Efficacy of Nimodipine in SAH
A double-blind, randomized, placebo-controlled trial within 96 hours of their subarachnoid hemorrhage, to determine whether treatment with the calcium blocker nimodipine would prevent or reduce the severity of ischemic neurologic deficits from arterial spasm.
P - 125 neurologically normal patients with intracranial aneurysms
I - 8 of 60 patients given placebo
C - 1 of 56 given nimodipine
O - Analysis of the amount of basal subarachnoid blood on pre-entry CAT scans in patients with deficits from spasm showed that an increase in subarachnoid blood was not associated with a worse neurologic outcome among patients who received nimodipine, unlike the situation in patients given a placebo. There were no side effects from nimodipine. It was concluded that nimodipine should be given to patients who are neurologically normal after subarachnoid hemorrhage in order to reduce the occurrence of severe neurologic deficits due to cerebral arterial spasm.
Results:
Radiologically using the CAT Scan:
Among patients given placebo who had deficits from the spasm, those with severe neurological outcomes had significantly more blood in their basal SAH spaces than those with good outcomes ( P<0.05)
This is not the case in patients who received nimodipine. All patients with severe outcomes were compared to patients with good outcomes, there was no significant difference in the amount of blood in the basal subarachnoid spaces in these two groups.
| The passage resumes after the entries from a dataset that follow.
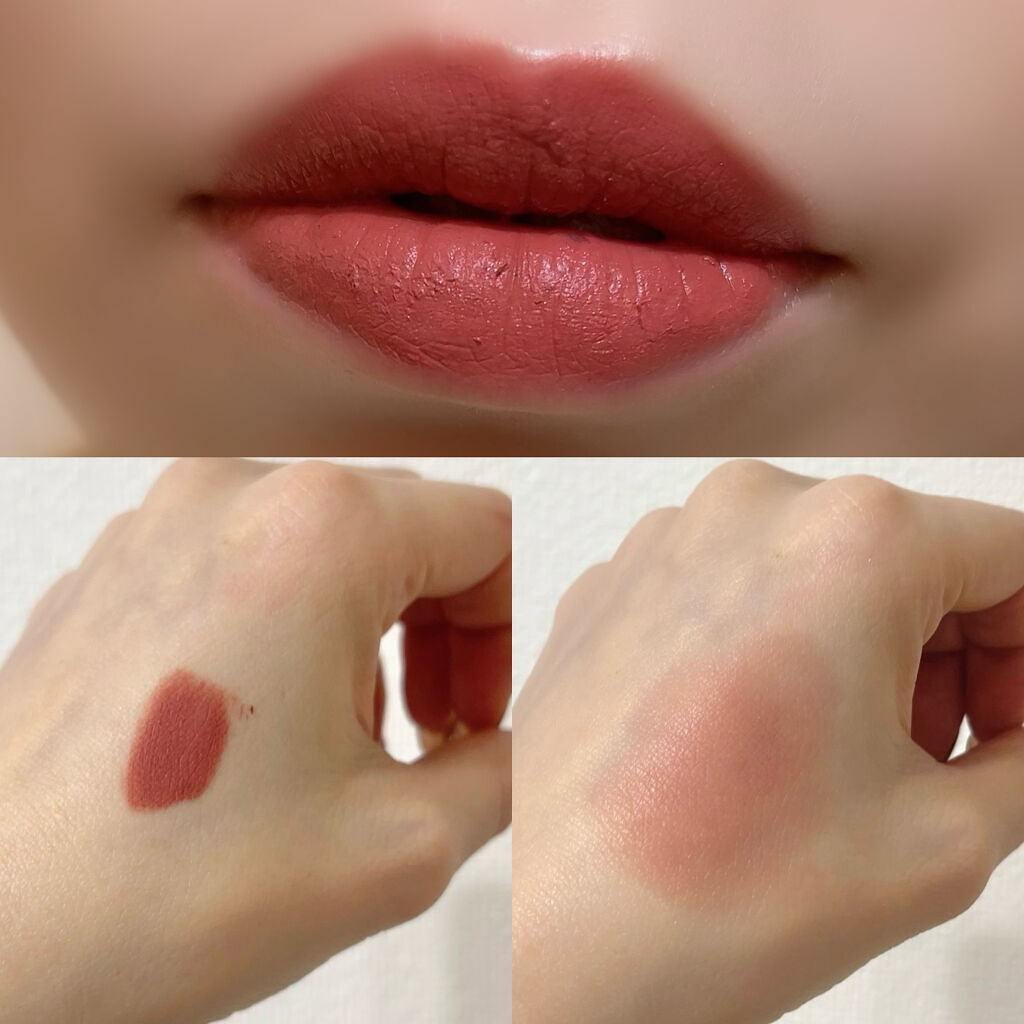  ムースティントリップ/リトルレディ リュクス/リップティントを使ったクチコミ（3枚目）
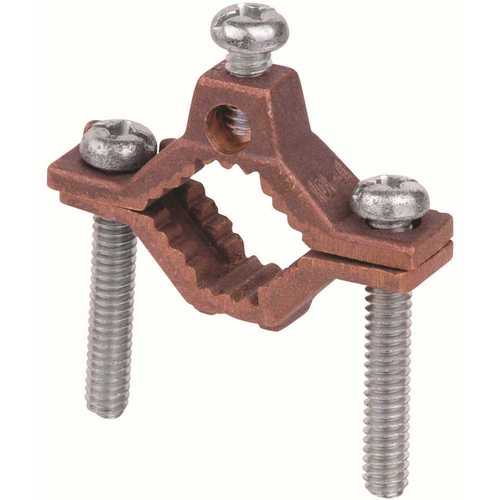 THOMAS & BETTS JJR 1/2 in. - 1 in. Ground Clamp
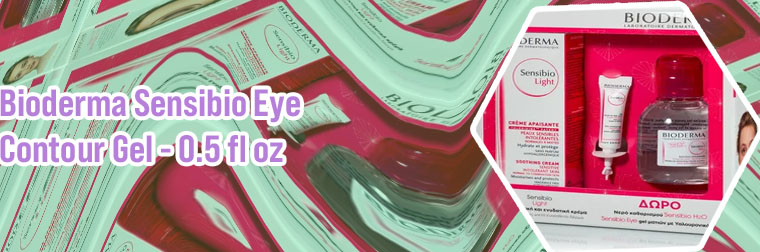 Sensibio eye gel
Infact patients who received nimodipine with good outcomes had significantly more blood than patients who received placebo with good outcomes (P <0.05).
Angiograms:
The severity of spasm at the time of onset of the deficit (within 48 hours) was significantly related to the severity of the neurological outcome. The greatest degree of spasm of the five arteries measured in each patient was used in the analyses because spasm of only one of the arteries could have resulted in a neurological deficit.
The greatest degree of spasm in patients with normal neurological outcomes were 51.0 +/- 15.7% among 6 patients in the placebo group and 49.4 +/- 13.8 % among 8 patients in nimodipine group.
In contrast, the greatest degree of spasm in patients with severe outcomes was 35.0 +/- 12.9 % among 7 patients in the placebo group and 22% in one patient of nimodipine group.
Recurrent hemorrhagic from Aneurysm:
7 of 56 taking Nimodipine
9 of 60 taking placebo.
Mortality:
7 patients in the placebo group died by the end of the 21 days of treatment. 3 patients who received nimodipine died during the same period.